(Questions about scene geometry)
** Start **

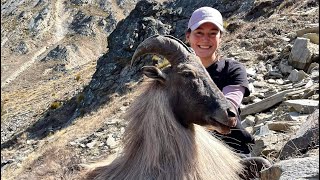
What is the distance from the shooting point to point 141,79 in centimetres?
681

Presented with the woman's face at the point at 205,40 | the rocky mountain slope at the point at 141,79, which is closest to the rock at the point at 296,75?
the rocky mountain slope at the point at 141,79

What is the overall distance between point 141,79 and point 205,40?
218 centimetres

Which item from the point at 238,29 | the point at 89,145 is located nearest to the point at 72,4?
the point at 238,29

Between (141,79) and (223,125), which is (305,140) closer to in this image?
(223,125)

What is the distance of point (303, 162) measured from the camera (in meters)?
3.41

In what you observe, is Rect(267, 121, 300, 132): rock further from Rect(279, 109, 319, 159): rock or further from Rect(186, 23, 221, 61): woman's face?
Rect(186, 23, 221, 61): woman's face

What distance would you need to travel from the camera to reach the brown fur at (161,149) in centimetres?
405

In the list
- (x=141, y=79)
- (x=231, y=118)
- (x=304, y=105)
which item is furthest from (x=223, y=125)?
(x=304, y=105)

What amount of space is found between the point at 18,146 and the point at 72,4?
7710cm

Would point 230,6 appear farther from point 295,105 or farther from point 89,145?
point 295,105

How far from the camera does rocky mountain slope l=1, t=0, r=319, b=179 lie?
214 inches

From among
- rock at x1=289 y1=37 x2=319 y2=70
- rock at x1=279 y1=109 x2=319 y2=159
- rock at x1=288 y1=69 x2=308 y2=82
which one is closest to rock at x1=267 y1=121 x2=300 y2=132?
rock at x1=279 y1=109 x2=319 y2=159

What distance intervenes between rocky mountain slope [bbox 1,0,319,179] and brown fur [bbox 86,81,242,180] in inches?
22.0

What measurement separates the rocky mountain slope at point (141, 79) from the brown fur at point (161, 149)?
0.56 meters
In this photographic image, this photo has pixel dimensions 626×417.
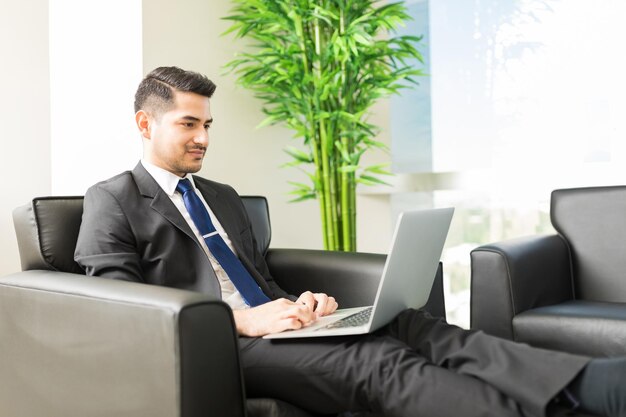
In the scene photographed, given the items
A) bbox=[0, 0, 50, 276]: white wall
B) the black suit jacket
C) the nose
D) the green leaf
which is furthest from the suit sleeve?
the green leaf

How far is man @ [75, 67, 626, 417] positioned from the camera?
4.28 feet

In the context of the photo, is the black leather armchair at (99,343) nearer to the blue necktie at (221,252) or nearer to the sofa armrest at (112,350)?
the sofa armrest at (112,350)

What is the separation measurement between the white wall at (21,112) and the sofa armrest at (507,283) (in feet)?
5.92

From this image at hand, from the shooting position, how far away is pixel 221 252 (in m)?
1.89

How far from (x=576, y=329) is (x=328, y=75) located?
59.2 inches

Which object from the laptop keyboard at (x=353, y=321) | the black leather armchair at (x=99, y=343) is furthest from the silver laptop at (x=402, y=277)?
the black leather armchair at (x=99, y=343)

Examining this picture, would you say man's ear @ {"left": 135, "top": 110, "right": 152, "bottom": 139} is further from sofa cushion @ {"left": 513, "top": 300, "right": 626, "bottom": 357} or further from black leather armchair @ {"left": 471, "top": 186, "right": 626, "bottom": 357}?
sofa cushion @ {"left": 513, "top": 300, "right": 626, "bottom": 357}

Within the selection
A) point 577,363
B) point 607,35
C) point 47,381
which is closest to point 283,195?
point 607,35

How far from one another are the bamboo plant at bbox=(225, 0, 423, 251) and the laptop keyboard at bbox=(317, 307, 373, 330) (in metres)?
1.35

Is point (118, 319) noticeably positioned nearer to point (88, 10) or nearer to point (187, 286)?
point (187, 286)

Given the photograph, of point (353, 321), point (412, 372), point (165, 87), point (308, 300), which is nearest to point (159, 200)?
point (165, 87)

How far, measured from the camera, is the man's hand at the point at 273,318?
157cm

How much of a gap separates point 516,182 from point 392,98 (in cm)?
91

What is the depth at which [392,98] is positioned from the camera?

** End **

Directions for this task: Everything from the line that contains "How far from one" through the end of the records must be duplicated exactly, and nothing outside that range.

Solution for this exercise:
How far from one another are the bamboo plant at bbox=(225, 0, 423, 251) and the laptop keyboard at bbox=(317, 307, 373, 330) (in metres)?
1.35

Is point (118, 319) noticeably positioned nearer to point (88, 10) or nearer to point (187, 286)?
point (187, 286)

Given the photograph, of point (353, 321), point (412, 372), point (165, 87), point (308, 300), which is nearest to point (159, 200)?
point (165, 87)

How far, measured from the camera, is the man's hand at the point at 273,318?
157cm

How much of a gap separates point 516,182 from point 392,98 (in cm)?
91

What is the depth at which [392,98] is positioned from the camera?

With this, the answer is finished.